Retour à la case départ

En février, Garnett n’attend pas de voir son équipe perdre au premier tour des playoffs et part en direction de Minneapolis. “Da Kid” est de retour au bercail, près de huit ans plus tard, avec un seul titre en poche. Mais c’est bien assez pour lui dont le coeur était resté dans le Minnesota.

« Je veux racheter les Wolves » déclare-t-il alors. « Je veux monter un groupe d’investisseurs et peut-être, un jour, tenter de racheter l’équipe. C’est ce que je veux. C’est la seule équipe qui m’intéresse. »

Commence alors une lente phase de transition, agrémentée de pépins physiques, du rôle de joueur vers celui de dirigeant, en passant par mentor pour les talentueux jeunes loups. Qui de mieux que Garnett pour enseigner à Karl-Anthony Towns les ficelles de la NBA?

« Il est très intelligent, il a un QI élevé, il comprend le basketball » confiait KG fin janvier. « Parfois c’est même difficile de lui apprendre des choses parce qu’il est tellement intelligent.
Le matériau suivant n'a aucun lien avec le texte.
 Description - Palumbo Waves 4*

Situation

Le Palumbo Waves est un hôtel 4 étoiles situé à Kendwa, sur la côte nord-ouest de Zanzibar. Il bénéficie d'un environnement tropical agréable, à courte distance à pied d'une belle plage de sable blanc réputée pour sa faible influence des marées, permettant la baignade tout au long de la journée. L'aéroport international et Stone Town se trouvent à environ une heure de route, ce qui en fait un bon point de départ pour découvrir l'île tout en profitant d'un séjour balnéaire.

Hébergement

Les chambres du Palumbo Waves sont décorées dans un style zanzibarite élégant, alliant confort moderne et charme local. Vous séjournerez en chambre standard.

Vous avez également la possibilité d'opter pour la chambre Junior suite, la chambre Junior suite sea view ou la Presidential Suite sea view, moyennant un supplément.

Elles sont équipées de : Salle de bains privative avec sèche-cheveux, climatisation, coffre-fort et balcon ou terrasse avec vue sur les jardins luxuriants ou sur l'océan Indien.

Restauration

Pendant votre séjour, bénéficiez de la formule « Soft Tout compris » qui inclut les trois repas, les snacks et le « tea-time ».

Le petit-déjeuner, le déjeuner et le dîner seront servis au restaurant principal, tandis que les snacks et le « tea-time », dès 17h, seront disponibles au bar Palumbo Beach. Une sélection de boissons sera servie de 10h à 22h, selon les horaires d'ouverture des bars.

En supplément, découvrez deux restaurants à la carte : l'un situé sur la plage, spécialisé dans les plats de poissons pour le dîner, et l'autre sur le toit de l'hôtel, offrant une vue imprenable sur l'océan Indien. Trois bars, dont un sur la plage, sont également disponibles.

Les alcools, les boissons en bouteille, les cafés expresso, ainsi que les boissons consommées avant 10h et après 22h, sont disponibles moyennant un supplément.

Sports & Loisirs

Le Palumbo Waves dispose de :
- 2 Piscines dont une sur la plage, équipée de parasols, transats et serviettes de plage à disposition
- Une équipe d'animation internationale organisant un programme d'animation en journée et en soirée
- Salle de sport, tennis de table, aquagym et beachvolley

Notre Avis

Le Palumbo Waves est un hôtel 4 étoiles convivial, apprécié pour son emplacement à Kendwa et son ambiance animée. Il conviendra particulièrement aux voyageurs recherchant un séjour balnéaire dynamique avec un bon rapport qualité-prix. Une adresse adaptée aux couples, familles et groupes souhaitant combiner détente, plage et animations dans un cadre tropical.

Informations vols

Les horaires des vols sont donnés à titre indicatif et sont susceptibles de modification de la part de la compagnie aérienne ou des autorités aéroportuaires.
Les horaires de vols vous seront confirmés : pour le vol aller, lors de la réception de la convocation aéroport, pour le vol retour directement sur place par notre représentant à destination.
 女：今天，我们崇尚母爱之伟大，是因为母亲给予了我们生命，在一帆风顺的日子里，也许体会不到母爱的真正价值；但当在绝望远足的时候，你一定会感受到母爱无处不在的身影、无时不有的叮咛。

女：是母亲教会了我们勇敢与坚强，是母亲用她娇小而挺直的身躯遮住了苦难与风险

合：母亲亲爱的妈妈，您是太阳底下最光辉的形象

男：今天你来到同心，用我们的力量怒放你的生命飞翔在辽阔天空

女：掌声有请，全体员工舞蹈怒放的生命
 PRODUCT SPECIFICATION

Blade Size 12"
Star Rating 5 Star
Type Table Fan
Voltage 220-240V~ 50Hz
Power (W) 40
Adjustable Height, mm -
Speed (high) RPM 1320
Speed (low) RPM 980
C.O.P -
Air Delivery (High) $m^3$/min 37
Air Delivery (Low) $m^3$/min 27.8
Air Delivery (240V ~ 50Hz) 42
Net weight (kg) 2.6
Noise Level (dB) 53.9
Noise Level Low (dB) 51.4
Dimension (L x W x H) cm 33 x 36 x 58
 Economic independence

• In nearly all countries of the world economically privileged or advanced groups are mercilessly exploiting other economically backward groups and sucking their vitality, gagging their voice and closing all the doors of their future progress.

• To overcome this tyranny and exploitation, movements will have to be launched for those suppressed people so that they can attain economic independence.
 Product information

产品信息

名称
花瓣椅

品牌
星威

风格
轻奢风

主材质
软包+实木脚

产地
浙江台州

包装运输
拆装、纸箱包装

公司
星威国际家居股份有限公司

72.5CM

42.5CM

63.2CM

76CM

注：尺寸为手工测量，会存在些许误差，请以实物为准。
C’est l’avantage de la jeunesse je suppose, mais il comprend beaucoup de trucs, très rapidement. »

KAT n’était même pas né quand KG entamait sa carrière dans la grande ligue, une des plus longues de l’histoire. LA plus longue même, s’il décide de revenir à l’automne pour une vingt-deuxième saison, ce qu’aucun joueur n’a fait avant lui. Il a signé un contrat de deux ans en 2015, qui court donc encore encore une année. Mais le même mystère que pour son ennemi intime Tim Duncan pèse sur un retour. En attendant de savoir si le “Big Ticket” reviendra frapper les paniers de la NBA avant les entre-deux, souhaitons lui un anniversaire à la hauteur de son immense carrière.

Kevin Garnett

Palmarès

Champion NBA : 2008

Titre de MVP : 2004

All-Star : 15 fois (1997, 1998, de 2000 à 2011, 2013)

MVP du All-Star Game : 2003

All-NBA First Team : 2000, 2003, 2004, 2008

All-NBA Second Team : 2001, 2002, 2005

All-NBA Third Team : 1999, 2007

Défenseur de l’année : 2008

NBA All-Defensive First Team : 9 fois (2000 à 2005, 2008, 2009, 2011)

NBA All-Defensive Second Team : 2006, 2007, 2012

NBA All-Rookie Second Team : 1996

Champion olympique : 2000

Stats en carrière : 17.8 pts, 10.0 rbds, 3.7 pds et 1.4 ct/m.